* REQUIREMENT *
Rename "green shrub" to "green bush" in the data, starting with the line that contains "What item of" and going on through the end of the data, and give those lines again with everything else unchanged.
───── RECORDED DATA ─────
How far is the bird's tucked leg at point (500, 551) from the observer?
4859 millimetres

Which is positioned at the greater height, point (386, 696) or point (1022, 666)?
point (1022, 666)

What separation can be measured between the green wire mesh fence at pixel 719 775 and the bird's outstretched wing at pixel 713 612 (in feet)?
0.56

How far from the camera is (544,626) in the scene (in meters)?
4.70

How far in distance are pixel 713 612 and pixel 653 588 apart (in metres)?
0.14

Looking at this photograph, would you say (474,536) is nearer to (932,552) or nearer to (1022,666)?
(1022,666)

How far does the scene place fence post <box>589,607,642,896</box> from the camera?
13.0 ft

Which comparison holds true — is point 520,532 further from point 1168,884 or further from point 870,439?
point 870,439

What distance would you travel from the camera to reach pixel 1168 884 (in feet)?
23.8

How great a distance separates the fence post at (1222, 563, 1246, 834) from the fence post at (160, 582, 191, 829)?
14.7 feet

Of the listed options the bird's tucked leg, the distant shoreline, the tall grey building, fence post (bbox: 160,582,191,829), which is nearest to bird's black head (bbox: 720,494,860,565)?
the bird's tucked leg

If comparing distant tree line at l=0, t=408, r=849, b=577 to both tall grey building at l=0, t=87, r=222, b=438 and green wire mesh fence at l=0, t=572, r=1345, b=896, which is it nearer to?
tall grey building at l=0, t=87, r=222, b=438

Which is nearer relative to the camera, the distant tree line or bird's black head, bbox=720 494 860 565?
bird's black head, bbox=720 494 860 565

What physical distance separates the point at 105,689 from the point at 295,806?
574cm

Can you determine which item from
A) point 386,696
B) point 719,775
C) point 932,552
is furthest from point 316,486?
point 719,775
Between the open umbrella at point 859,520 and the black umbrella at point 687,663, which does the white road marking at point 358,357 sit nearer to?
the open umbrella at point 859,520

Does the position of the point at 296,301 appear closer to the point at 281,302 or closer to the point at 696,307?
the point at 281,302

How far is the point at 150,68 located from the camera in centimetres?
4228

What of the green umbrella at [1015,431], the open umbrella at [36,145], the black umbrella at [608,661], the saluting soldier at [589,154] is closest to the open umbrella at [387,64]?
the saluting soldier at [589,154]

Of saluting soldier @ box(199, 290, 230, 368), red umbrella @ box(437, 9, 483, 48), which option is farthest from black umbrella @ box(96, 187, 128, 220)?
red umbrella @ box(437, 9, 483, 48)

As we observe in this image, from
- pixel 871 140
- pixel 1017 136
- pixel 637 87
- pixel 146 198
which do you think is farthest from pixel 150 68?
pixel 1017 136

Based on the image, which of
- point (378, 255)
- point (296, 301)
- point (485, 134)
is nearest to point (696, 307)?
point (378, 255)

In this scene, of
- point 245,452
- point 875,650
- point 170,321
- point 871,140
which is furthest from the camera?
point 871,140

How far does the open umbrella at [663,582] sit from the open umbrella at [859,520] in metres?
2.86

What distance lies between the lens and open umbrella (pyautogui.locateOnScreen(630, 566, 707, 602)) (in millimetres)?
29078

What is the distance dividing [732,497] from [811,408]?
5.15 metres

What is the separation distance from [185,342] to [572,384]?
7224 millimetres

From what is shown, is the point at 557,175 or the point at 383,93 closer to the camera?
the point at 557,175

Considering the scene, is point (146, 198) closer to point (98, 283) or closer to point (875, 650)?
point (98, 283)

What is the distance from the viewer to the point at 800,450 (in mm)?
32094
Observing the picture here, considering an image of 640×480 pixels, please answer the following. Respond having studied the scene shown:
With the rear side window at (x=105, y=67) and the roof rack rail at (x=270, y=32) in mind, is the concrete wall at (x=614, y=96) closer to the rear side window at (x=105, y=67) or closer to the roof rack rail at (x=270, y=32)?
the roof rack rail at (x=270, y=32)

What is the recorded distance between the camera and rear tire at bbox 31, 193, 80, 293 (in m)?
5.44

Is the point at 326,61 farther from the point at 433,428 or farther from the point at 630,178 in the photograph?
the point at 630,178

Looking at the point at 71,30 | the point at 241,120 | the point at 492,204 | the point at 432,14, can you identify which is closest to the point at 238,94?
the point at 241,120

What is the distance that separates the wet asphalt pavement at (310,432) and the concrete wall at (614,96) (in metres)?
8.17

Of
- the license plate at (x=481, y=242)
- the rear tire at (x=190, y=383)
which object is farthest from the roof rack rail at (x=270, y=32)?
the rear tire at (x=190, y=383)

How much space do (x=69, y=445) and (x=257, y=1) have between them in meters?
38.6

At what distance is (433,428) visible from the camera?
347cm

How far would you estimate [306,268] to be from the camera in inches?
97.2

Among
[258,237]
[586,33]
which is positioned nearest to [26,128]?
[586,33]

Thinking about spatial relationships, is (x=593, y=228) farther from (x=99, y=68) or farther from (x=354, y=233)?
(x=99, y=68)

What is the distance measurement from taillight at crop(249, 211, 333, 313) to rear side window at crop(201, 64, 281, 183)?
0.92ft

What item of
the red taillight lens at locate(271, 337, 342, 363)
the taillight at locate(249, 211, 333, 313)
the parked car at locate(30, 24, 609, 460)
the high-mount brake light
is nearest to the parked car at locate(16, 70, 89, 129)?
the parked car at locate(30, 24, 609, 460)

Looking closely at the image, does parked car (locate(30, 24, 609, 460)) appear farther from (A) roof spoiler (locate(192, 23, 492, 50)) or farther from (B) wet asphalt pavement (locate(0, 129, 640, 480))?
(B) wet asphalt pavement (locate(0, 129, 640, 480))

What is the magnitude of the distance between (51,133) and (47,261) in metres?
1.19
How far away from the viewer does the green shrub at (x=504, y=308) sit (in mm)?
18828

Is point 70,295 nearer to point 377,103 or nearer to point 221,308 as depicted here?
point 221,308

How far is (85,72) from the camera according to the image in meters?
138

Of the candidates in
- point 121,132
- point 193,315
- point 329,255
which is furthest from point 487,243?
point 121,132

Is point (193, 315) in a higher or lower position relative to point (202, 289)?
─────
* RESPONSE FOR THIS EXERCISE *
What item of
the red taillight lens at locate(271, 337, 342, 363)
the taillight at locate(249, 211, 333, 313)
the parked car at locate(30, 24, 609, 460)
the high-mount brake light
is nearest to the parked car at locate(16, 70, 89, 129)?
the parked car at locate(30, 24, 609, 460)

Looking closely at the image, does parked car (locate(30, 24, 609, 460)) appear farther from (A) roof spoiler (locate(192, 23, 492, 50)) or farther from (B) wet asphalt pavement (locate(0, 129, 640, 480))?
(B) wet asphalt pavement (locate(0, 129, 640, 480))

What is the magnitude of the distance between (51,133) and (47,261) in metres?
1.19
How far away from the viewer does the green bush at (x=504, y=308) sit (in mm)?
18828

Is point 70,295 nearer to point 377,103 or nearer to point 221,308 as depicted here?
point 221,308

How far is (85,72) from the camera according to the image in meters?
138

Of the candidates in
- point 121,132
- point 193,315
- point 329,255
which is furthest from point 487,243?
point 121,132

Is point (193, 315) in a higher or lower position relative to point (202, 289)?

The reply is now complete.